People who helped Americans, like translators, were promised a quick escape to the USA for themselves and their families. Instead, they are in abject fear, trying to escape. They should have been helped out before any U.S. soldiers left. Today there’s no time to apply for a visa with mountains of paper-work. The Taliban are in the capital. Since Biden is re-sending some soldiers there, he should authorize a few to get the helpers safely out. They literally will be killed if they have to wait longer. The original promise when they started working was relocation to the United States for them and their families.
After the Vietnam war, I taught those refugees who had helped the American soldiers as cooks, translators, and drivers. Every single one told me, “If they hadn’t gotten us out right away, we would have been killed by the North Vietnamese.” That’s what happens to courageous people who help American soldiers. Forget red tape Biden and get them out now.
- Fran Reed, Hilton Head
What about home rule?
I’ve read with interest the articles about criticism of Governor McMaster over the budget proviso. First, because it does appear to have been a misstep to ban universal masking policies in schools, given the rise in COVID cases and public health experts’ calls for masking. Second, because I’ve heard nothing from local legislators about their support for the concept of “home rule.”

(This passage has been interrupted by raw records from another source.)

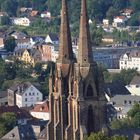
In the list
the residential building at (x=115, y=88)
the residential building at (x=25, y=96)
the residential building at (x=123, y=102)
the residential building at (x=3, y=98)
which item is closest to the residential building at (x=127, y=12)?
the residential building at (x=115, y=88)

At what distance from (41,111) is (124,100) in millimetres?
9321

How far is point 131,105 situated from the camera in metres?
99.4

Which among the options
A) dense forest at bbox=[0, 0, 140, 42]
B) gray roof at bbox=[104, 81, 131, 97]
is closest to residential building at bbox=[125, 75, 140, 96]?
gray roof at bbox=[104, 81, 131, 97]

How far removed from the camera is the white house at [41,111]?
94312 mm

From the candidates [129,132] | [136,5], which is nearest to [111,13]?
[136,5]

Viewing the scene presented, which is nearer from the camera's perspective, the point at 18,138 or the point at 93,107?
the point at 93,107

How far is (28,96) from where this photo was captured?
350 feet

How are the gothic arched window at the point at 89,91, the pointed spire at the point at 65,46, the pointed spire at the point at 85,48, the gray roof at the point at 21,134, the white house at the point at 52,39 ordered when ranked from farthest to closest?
the white house at the point at 52,39 < the gray roof at the point at 21,134 < the pointed spire at the point at 65,46 < the gothic arched window at the point at 89,91 < the pointed spire at the point at 85,48

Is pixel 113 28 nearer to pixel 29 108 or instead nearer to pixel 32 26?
pixel 32 26

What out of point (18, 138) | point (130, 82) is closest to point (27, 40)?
point (130, 82)

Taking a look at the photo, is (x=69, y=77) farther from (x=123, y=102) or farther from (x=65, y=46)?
(x=123, y=102)

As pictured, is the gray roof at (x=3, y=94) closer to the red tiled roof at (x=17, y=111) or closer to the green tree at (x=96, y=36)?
the red tiled roof at (x=17, y=111)

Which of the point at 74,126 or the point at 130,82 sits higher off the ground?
the point at 74,126

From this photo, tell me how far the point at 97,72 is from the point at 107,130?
10.1 feet
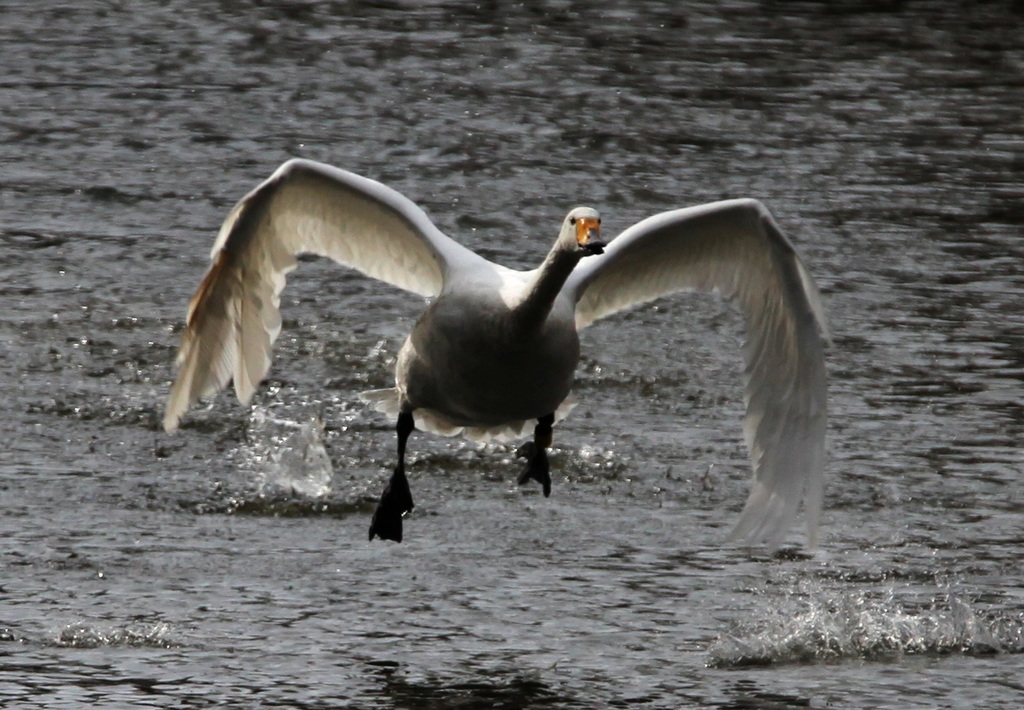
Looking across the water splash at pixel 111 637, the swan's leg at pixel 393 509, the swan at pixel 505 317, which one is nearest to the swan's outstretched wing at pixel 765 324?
the swan at pixel 505 317

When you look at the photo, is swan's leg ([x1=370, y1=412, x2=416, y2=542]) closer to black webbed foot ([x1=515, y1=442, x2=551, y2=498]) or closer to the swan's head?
black webbed foot ([x1=515, y1=442, x2=551, y2=498])

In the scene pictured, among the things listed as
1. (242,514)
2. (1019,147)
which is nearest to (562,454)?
(242,514)

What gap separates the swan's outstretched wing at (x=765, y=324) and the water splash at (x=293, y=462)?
1883 mm

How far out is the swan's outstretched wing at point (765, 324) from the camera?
8719 millimetres

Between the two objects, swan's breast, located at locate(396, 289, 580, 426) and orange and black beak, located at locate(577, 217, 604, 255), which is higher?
orange and black beak, located at locate(577, 217, 604, 255)

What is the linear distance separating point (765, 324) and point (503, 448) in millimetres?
2259

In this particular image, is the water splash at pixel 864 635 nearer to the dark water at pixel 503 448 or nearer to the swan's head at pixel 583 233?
the dark water at pixel 503 448

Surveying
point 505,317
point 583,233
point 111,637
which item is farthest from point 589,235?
point 111,637

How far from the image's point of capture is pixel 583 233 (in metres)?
7.78

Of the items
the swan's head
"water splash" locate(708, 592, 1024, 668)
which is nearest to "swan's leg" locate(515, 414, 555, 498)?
"water splash" locate(708, 592, 1024, 668)

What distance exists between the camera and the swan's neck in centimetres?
802

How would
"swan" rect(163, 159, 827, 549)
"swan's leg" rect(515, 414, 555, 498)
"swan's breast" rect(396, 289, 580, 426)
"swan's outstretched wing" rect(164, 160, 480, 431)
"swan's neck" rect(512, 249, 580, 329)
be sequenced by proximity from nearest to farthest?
"swan's neck" rect(512, 249, 580, 329) → "swan's breast" rect(396, 289, 580, 426) → "swan" rect(163, 159, 827, 549) → "swan's outstretched wing" rect(164, 160, 480, 431) → "swan's leg" rect(515, 414, 555, 498)

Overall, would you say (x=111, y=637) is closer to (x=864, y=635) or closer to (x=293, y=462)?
(x=293, y=462)

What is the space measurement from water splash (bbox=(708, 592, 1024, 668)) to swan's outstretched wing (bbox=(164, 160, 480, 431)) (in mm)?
1934
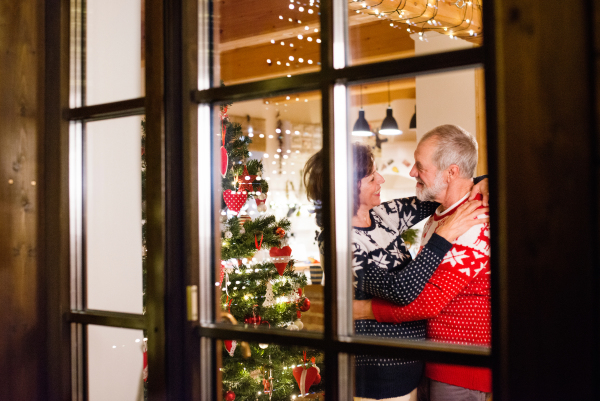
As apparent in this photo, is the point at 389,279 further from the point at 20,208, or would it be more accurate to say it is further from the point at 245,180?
the point at 20,208

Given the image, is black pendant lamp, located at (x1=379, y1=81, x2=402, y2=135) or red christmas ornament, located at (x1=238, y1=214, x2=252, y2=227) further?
black pendant lamp, located at (x1=379, y1=81, x2=402, y2=135)

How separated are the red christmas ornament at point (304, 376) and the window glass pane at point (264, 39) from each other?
780mm

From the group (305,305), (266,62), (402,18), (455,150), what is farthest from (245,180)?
(402,18)

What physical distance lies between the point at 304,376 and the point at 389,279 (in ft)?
1.17

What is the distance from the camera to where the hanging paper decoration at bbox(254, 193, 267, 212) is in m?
1.68

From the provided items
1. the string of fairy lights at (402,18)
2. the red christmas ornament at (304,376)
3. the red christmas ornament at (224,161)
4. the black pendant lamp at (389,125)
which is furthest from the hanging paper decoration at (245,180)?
the black pendant lamp at (389,125)

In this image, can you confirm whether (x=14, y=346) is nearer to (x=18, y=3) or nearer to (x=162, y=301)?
(x=162, y=301)

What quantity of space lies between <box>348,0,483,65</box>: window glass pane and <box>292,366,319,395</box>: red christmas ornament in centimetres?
79

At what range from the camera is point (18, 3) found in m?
1.70

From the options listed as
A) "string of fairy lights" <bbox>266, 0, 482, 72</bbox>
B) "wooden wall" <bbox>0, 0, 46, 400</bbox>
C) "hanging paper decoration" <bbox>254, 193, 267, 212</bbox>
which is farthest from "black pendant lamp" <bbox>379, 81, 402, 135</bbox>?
"wooden wall" <bbox>0, 0, 46, 400</bbox>

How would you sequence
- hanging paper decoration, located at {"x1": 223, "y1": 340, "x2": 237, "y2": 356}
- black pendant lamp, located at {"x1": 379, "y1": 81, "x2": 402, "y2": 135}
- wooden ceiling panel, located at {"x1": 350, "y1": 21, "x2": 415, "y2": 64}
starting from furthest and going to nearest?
black pendant lamp, located at {"x1": 379, "y1": 81, "x2": 402, "y2": 135}
hanging paper decoration, located at {"x1": 223, "y1": 340, "x2": 237, "y2": 356}
wooden ceiling panel, located at {"x1": 350, "y1": 21, "x2": 415, "y2": 64}

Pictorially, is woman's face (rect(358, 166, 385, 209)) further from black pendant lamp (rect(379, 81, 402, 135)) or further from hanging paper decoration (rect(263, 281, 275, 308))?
black pendant lamp (rect(379, 81, 402, 135))

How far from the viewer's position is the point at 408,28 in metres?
2.80

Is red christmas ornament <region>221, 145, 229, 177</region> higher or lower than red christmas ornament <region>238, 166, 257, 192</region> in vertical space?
higher
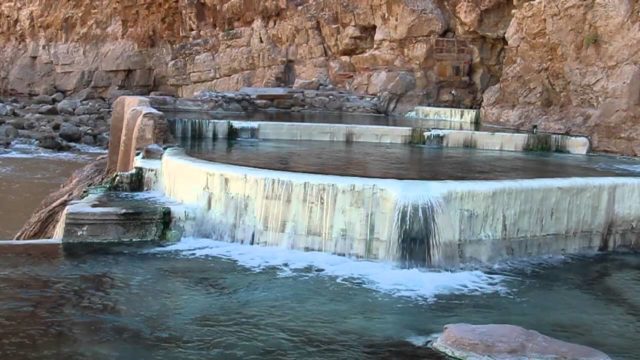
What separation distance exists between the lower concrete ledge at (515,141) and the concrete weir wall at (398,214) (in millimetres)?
3956

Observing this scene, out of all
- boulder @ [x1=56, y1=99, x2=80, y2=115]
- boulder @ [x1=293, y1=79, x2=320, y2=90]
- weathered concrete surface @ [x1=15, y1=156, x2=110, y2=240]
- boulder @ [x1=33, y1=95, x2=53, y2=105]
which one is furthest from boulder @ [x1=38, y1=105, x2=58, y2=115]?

Back when local plastic bag bans, and state-level restrictions on them, were all the rage, our legislators railed against such state-level restrictions. As Bluffton’s own Rep. Bill Herbkersman put it in a Feb. 13, 2018 op-ed, “One of the tenets of my kind of conservatism is that we should try to keep the regulation of local issues as local as possible. The government closest to the problem probably has better information and a closer relationship to those most affected by the matter.”
Regardless of area legislators’ agreement or disagreement with public health experts’ advice on masking, one would think they’d oppose or attempt to roll back the proviso based on the concept of home rule, if only for the sake of logical consistency. But something tells me that’s a bit too much to ask.